Rusya’nın 1786’daki ayaklanma çağrılan, Mora’da gelişmiş olan güvensizlik nedeniyle yandaş bulamadı ama başka bölgelerde sınırlı ve etkisiz hareketler doğurdu. Bununla birlikte Fransız Devrimi’nin ardından Avrupa’da başlayan çatışmaların Balkanlar’a yansıması, Yunanlılar arasında milliyetçiliğin canlanmasına elverişli bir ortam yarattı. Avrupa’daki liberal çevrelerin Yunan bağımsızlığına gösterdiği sempati ve güçlü bir Yunan orta sınıfının ortaya çıkışı milliyetçi harekete geniş bir temel kazandırırken, Osmanlı merkezî yönetiminin giderek zayıflaması Yunan siyasal çevrelerine belirli bir hareket serbestliği sağladı.

Aynı dönemde Yunan milliyetçi hareketi içinde sınıflara ve bölgelere dayalı farklı eğilimler de belirmeye başladı. Fenerliler gibi soylular ve Rusya’ya bağlı güç odaklarının dışında, din adamlarının etkin olarak katıldığı köylü hareketi ve adalardaki varlıklı tüccarların desteklediği bağımsızlık hareketi de siyasal sahneye çıktı. Bu farklı eğilimleri biçimlendiren bir etken de büyük devletlerin Yunan milliyetçilerini yanlarına çekme girişimleriydi. Rusya’daki tüccarlarca 1814’te kurulan Philikı Hetaireıa adlı örgüt, Rus ordusunda subay olan Aleksandr İpsilanti’nin önderliğinde silahlı bir ayaklanma hazırlığına yöneldi. Venedik yönetiminin ardından birkaç kez el değiştirdikten sonra İngiliz korumasına girmiş olan İon Adaları da anakaradaki siyasal örgütlenmelerin bir sığmağı durumuna geldi. Balkanlar’daki Rus nüfuzundan rahatsızlık duyan Avusturya doğuya yayılma politikasının bir parçası olarak Yunan milliyetçiliğine destek veren bir başka güç konumuna girdi. Yunanlıların bağımsız bir devlet kurma hedefiyle ayaklanmasını sağlayan asıl etken ise, bölgede fiili bir özerklik elde etmiş olan Tepedelenli Ali Paşa ile Osmanlı kuvvetleri arasında Mart 1820’de başlayan çatışma oldu.
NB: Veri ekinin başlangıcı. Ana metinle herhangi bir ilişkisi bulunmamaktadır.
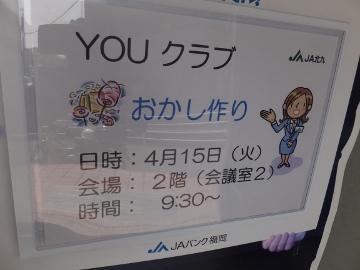 youクラブお菓子作り8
Bu çatışma sürerken 1821 ilkbaharında Mora’da patlak veren Yunan ayaklanması kısa sürede Orta Yunanistan ve Girit’e de sıçradı. Ayaklanmacıların önemli mevziler elde ederek sağladığı ilerleme, 1822 yazında Osmanlı kuvvetlerinin karşı saldırısıyla durdu. Tesalya ve Makedonya Osmanlı denetimine girerken, Yunanlılar arasında baş gösteren iç çekişmelerle başını Theodöros Kolokotrönis ile Geörgios (Yorgo) Kunturiötis ve Aleksandros Mavrokordâtos’un çektiği iki ayrı merkez ortaya çıktı. Bu çatışmaya karşın Osmanlı Devleti’ne karşı sürdürülen direniş, Mısır valisi Kavalalı Mehmed Ali Paşa’nın oğlu İbrahim Paşa’nın komutasındaki ordunun Mora’ya çıkmasıyla kırılmaya yüz tuttu.

Ama duruma müdahale eden Ingiltere, Fransa ve Rusya Ekim 1827’de Navarin Deniz Savaşı’nda Osmanlı-Mısır donanmasını yok edince denge yeniden Yunan ayaklanmacıların lehine döndü. Yunan kuvvetleri İngiliz ve Fransız askeri desteğiyle anakaranın iki yanında kuzeye doğru yayılmaya başladı. Bu sırada Osmanlı Devleti’ne savaş açan Rusya’nın baskısıyla Eylül 1829’da imzalanan Edirne Antlaşması, Yunanistan’ın bağımsızlığının resmen tanınmasını getirdi.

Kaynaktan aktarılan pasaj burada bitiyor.